We have had a few classes by now
- Managing Information Technology with an Indian professor
- Macroeconomics with a Bulgarian professor
- Power and Politics with a French professor, which I am thinking of replacing with another elective
I am really longing for International Political Analysis.
I would like to quote Irving Kristol (part of our readings for today) to see whether it arises thoughts in any of you. This was published in The National Interest of summer 1989, as a response to an article by Francis Fukuyama.
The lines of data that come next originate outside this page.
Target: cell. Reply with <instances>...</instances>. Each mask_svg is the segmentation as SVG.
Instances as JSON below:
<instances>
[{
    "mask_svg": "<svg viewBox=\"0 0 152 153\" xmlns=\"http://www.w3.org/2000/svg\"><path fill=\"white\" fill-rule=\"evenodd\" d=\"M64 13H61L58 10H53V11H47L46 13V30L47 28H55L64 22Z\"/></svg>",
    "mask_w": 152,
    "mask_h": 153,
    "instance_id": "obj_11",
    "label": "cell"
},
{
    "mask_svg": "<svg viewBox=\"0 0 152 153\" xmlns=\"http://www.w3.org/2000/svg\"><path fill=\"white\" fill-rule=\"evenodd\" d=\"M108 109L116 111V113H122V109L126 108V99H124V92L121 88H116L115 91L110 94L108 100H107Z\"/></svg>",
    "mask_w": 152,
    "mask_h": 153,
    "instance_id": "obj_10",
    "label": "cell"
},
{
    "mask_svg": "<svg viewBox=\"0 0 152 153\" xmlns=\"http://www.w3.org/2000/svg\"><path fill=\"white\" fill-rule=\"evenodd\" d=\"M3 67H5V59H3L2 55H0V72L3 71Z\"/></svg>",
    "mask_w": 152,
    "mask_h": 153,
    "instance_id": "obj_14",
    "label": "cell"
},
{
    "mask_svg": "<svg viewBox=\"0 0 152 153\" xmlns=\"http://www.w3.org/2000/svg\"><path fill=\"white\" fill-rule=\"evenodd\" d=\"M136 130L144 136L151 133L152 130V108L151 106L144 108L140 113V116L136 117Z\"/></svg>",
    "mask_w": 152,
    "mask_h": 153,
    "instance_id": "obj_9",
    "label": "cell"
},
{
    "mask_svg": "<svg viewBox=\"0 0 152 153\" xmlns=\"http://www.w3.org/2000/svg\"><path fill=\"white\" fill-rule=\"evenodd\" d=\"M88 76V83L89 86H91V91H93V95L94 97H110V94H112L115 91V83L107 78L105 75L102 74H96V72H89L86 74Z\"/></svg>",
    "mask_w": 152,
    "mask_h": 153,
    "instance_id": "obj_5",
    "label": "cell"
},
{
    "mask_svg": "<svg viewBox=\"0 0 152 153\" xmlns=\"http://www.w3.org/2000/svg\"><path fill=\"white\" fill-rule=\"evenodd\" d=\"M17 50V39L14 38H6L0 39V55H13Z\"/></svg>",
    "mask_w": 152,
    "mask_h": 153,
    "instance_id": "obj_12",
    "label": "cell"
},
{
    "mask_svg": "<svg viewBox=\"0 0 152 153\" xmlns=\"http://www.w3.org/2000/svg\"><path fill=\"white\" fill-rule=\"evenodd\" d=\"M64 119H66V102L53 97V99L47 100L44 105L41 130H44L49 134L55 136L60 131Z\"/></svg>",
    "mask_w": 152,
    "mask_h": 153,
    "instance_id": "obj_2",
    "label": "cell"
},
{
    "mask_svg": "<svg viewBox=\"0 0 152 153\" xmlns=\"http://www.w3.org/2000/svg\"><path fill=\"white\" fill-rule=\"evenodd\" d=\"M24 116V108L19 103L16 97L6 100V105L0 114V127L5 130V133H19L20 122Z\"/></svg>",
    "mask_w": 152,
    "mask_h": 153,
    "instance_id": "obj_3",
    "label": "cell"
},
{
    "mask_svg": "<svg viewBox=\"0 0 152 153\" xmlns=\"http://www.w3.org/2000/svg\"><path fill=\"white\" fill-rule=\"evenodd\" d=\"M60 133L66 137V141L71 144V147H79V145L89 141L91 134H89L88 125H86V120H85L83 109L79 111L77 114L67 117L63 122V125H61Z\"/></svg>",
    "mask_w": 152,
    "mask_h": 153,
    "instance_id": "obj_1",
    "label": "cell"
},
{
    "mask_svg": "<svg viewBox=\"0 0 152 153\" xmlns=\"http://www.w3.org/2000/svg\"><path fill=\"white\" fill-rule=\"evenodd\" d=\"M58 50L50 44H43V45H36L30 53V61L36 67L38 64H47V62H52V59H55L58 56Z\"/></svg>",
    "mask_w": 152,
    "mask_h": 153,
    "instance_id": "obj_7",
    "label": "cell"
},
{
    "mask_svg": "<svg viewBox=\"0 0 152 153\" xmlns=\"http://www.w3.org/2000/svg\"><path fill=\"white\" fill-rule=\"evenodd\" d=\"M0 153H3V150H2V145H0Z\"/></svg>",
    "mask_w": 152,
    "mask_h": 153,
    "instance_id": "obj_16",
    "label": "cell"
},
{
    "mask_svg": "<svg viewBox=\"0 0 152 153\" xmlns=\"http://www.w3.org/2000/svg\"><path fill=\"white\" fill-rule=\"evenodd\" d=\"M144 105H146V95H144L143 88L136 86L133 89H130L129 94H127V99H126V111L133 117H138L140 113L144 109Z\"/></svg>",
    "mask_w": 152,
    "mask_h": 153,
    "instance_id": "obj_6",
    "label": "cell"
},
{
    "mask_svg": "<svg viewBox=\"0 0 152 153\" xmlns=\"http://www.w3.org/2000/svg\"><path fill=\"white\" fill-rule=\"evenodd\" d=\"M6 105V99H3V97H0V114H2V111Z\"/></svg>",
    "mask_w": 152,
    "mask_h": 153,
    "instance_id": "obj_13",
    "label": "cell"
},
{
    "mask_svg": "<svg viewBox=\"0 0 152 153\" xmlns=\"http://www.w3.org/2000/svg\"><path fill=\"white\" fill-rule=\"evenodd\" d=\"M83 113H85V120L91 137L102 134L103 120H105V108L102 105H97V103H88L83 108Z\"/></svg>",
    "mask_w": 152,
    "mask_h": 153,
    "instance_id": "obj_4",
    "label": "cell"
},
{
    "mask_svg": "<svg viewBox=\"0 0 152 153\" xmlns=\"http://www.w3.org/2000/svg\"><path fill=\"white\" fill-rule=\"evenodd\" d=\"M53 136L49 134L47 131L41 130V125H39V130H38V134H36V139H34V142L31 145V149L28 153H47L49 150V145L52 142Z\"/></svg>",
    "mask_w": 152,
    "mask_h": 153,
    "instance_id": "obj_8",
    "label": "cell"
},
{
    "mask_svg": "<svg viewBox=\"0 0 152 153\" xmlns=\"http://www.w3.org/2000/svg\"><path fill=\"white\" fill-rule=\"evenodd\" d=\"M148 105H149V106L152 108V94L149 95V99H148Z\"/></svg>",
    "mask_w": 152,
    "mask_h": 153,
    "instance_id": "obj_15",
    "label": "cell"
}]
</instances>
"The only way I know to liberate oneself from the Hegelian sensibility and mode of thought is to go back to Aristotle, and to his understanding that all forms of government - democracy, oligarchy, aristocracy, monarchy, tyranny- are inherently unstable, that all political regimes are inherently transitional, that the stability of all regimes is corrupted by the corrosive power of time. It is no accident-and here Aristotelian rhetoric is in accord with Hegelian- that the 20th century has witnessed a whole series of rebellions against secular-liberal-capitalist democracy. These rebellions have failed, but the sources of such rebellions remain. Which is to say that our American democracy, though seemingly triumphant, is at risk, and it is at risk, precisely because it is the kind of democracy it is, with all the problematics - as distinct from mere problems - that fester within such a democracy. Among such problematics are the longing for community, for spirituality, a growing distrust of technology, the confusion of liberty with license, and many others besides. We may have won the Cold War, which is nice -it's more than nice, it's wonderful. But this means that now the enemy is us, not them."
At the time of the article, Mr Kristol was publisher of the National Interest, and a distinguished fellow at the American Enterprise Institute.